Archive for April, 2023

Recollecting the future.

April 13, 2023

Here lies One Whose Name was writ in Water – i.e., John Keats. Snapped in 2019, shortly before an aborted flight home in which an engine of the Norwegian Air 787 exploded, raining fiery metal down through houses and cars in Isola Sacra before we got out to sea, dumped our remaining fuel, turned back inland, and hit the ground at Fiumicino hard enough to blow out the front wheels. For my part, I can now say with certainty what I would do if my plane had to make an emergency landing: as the Italians around me performed their fear, I read Goethe.
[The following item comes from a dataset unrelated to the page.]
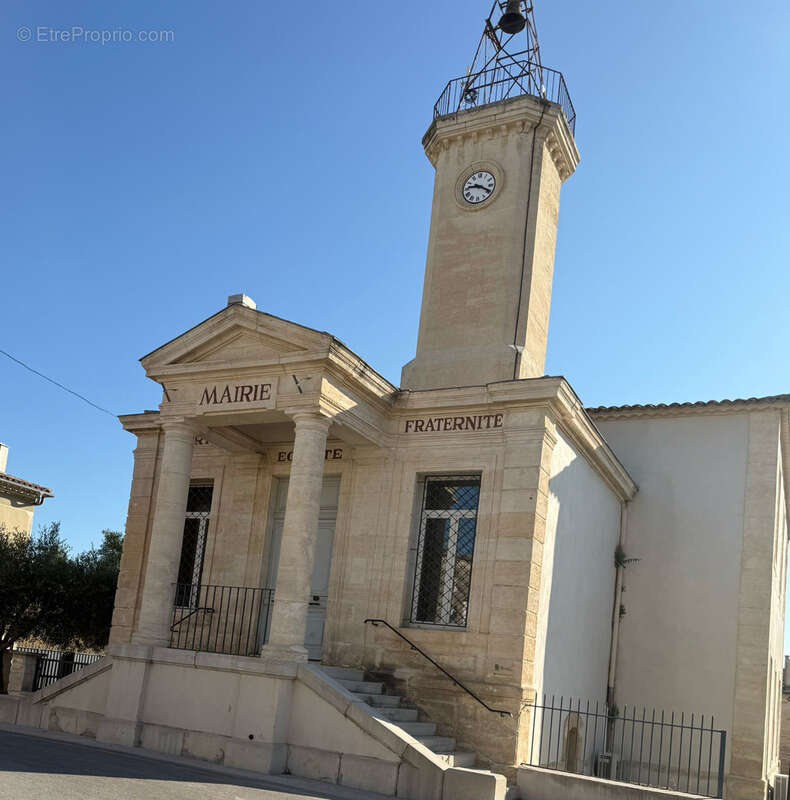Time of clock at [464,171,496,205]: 9:19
Anyway, when I shared the photo with my friend Matt Johnson, he replied with a line from Shelley’s A Defence of Poetry: “The mirrors of the gigantic shadows which futurity casts upon the present.”
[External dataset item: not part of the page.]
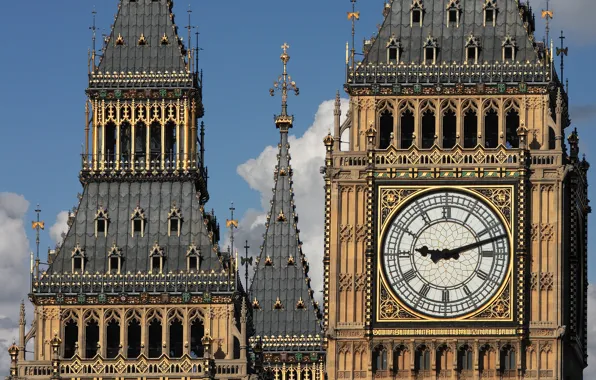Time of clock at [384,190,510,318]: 9:12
What a strange, magnificent idea! Even just working out the physics of it is challenging. Is poetry a mirror that reflects shadows cast from the future back onto their source?

I love the thought that the subject of a poem is backlit not just in space, by the sun, but in time — by a solar deity like Apollo, perhaps, from whom all poetry and prophesy radiates. The god inhabits a future tense and communicates back to the present indirectly, via shadows cast by intervening events, to his oracles and poets (“the hierophants of an unapprehended inspiration”), whose task it becomes – in some sense, as though Plato’s cave were turned inside out – to remember clearly what has not yet taken place.